Dazu käme, dass die Eltern dank guter, bezahlter "Elternarbeit" (siehe oben) die Forderungen der Schule zunehmend besser verstehen und so zu Unterstützern ihrer Kinder werden könnten.

Achtung: Nur über vorschulische Einrichtungen und Schule sind die 20 % angemessen und nachhaltig zu erreichen!

Und noch mal Achtung: Bis hierher hat das alles richtig Geld gekostet. Gut angelegtes Geld!

Zusätzlich, aber nur zusätzlich, wären ehrenamtliche Lesementoren und -paten ebenso herzlich willkommen wie ehrenamtliche Stadtteilmütter.

Bei einer so wichtigen gesellschaftlichen Aufgabe nur aufs Ehrenamt zu setzen – das halte ich für fast schon fahrlässig.

Insofern: Machen Sie alle mit, die es wirklich ernst meinen mit den 20 %! Machen Sie alle mit, die Sie als Sponsoren so hübsch aufgelistet sind!
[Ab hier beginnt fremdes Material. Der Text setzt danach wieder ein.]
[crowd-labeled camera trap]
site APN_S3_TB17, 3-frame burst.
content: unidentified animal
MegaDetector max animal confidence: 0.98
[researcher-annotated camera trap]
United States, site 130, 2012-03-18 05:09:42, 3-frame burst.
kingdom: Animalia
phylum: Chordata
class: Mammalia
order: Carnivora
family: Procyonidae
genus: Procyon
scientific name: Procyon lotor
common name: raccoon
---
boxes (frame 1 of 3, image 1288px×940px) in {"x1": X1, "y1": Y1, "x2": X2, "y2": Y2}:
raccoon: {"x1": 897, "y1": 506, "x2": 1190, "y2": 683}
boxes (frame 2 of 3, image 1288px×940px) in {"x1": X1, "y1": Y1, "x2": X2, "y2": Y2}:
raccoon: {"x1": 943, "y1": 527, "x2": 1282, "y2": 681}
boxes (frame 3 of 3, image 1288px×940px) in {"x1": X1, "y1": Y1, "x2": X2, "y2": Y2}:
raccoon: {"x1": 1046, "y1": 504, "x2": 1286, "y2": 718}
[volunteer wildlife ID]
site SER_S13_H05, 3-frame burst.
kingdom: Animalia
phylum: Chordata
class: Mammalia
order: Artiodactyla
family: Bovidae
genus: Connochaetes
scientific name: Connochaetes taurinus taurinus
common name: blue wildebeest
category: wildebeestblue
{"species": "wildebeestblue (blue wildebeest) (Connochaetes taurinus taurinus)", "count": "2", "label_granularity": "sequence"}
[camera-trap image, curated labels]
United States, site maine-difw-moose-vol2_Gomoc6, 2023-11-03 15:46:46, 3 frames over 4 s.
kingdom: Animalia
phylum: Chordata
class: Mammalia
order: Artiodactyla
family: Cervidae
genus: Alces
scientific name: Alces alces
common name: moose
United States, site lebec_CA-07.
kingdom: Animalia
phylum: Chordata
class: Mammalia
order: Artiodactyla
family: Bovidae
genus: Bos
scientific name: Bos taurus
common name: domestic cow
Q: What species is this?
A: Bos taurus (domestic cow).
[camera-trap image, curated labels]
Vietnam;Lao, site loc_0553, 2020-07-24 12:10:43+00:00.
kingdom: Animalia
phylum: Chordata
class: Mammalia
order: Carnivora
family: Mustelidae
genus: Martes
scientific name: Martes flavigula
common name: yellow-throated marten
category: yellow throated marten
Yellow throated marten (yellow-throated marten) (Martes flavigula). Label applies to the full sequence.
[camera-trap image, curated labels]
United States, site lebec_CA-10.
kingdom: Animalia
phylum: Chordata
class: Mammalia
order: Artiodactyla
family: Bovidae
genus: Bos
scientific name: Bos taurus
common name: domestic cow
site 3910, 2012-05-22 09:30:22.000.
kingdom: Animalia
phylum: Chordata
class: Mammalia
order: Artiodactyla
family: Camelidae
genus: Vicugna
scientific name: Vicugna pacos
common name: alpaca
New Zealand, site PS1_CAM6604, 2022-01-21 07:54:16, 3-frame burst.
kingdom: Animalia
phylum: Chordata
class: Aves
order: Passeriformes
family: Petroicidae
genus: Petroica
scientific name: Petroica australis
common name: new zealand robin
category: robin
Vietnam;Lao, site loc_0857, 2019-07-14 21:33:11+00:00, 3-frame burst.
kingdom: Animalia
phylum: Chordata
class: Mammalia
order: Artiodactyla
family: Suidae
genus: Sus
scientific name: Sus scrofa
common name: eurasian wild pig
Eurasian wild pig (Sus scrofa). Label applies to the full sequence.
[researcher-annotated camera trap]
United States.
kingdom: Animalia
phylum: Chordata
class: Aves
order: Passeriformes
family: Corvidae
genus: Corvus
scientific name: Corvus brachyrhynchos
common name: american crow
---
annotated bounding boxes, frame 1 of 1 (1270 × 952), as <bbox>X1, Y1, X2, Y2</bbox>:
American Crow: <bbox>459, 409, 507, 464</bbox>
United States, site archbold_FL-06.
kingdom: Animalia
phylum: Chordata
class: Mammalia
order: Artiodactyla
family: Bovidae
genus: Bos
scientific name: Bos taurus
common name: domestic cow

Dann, ja dann haben wir wirklich eine Chance.

Heidemarie Brosche

Heidemarie Brosche war bis bis vergangenes Jahr Lehrerin an einer Brennpunktschule. Außerdem ist sie Kinder-, Jugend- und Sachbuchautorin: www.h-brosche.de. Für ihr Engagement für Leseförderung und Bildungsgerechtigkeit wurde sie 2020 mit dem Volkacher Taler der Deutschen Akademie für Kinder- und Jugendliteratur ausgezeichnet.